Osori will present a keynote at the opening of the symposium, entitled *
“How Did It Go Awfully Wrong?” at 3 pm on Friday 19 November. The symposium will feature reviews and conversations around Formation: The Making of Nigeria: From Lugard to Amalgamation by Fola Fagbile & Feyi Fawehinmi’s The Politics of Biafra & Future of Nigeria by Chudi Offodile and The Riddle of the Oil Thief, by King Bubaraye Dakolo.
The reviewers and discussants on the symposium panel include Tade Ipadeola, a lawyer, poet; Richard Mammah, a keen book trade activist and Samuel Osaze, poet and culture journalist.
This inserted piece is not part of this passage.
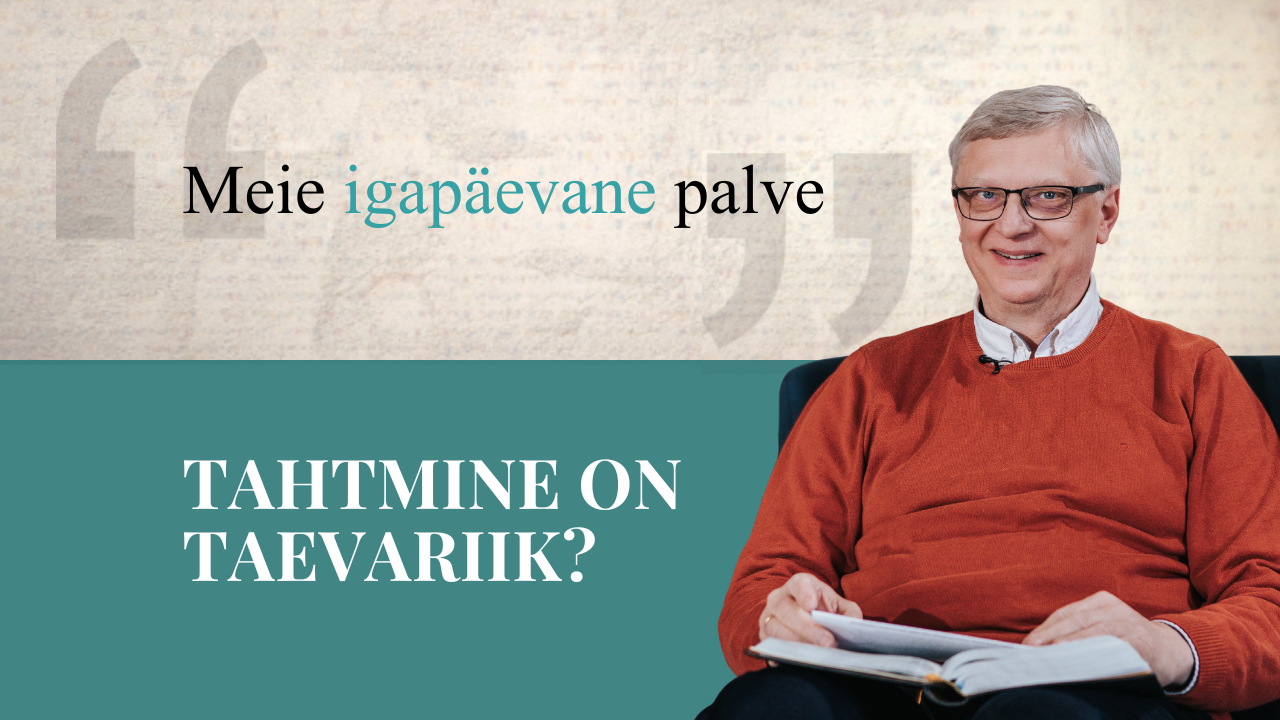 Teine osa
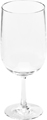 Vinglas Chrystal 30 cl Glasklar Nordiska Plast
The event will be chaired by the playwright Femi Osofisan, the country’s most performed dramatist and emeritus professor of theatre arts at the University of Ibadan.
Ajibade will deliver the keynote address at the colloquium entitled: A Fork in The Road, What Choices For Nigeria? at 1pm on Saturday November 20, 2021. After his address the colloquium will feature reviews and conversations around Love Does Not Win Elections by Ayisha Osori; The Bead Collector by Sefi Atta and I, Eric Ngale by Eric Ngale
The reviewers and discussants on the colloqium panel include Onome Onwah, literary enthusiast; Pelu Awofeso, writer, journalist and Aysha Abdulahi, literary activist.
“In each case the keynote will engage with the main thematic concerns in the books that are to be discussed after the address”, says Jahman Anikulapo, Programme Chair of the Committee for Relevant Art (CORA), which is hosting the event.
Anikulapo, a former Editor of The Guardian on Sunday and co-convener of LABAF, explains the choice of the theme A Fork in The Road, for the Festival. “After the period of languor ushered in by the COVID 19 pandemic, which justified our choice of last year’s festival theme: A State of Flux, the nation has seemingly reached a tipping point with every parameter used to describe the quality of life. All the demons have crawled out of the woodwork. At this point, we are at A Fork in the Road”.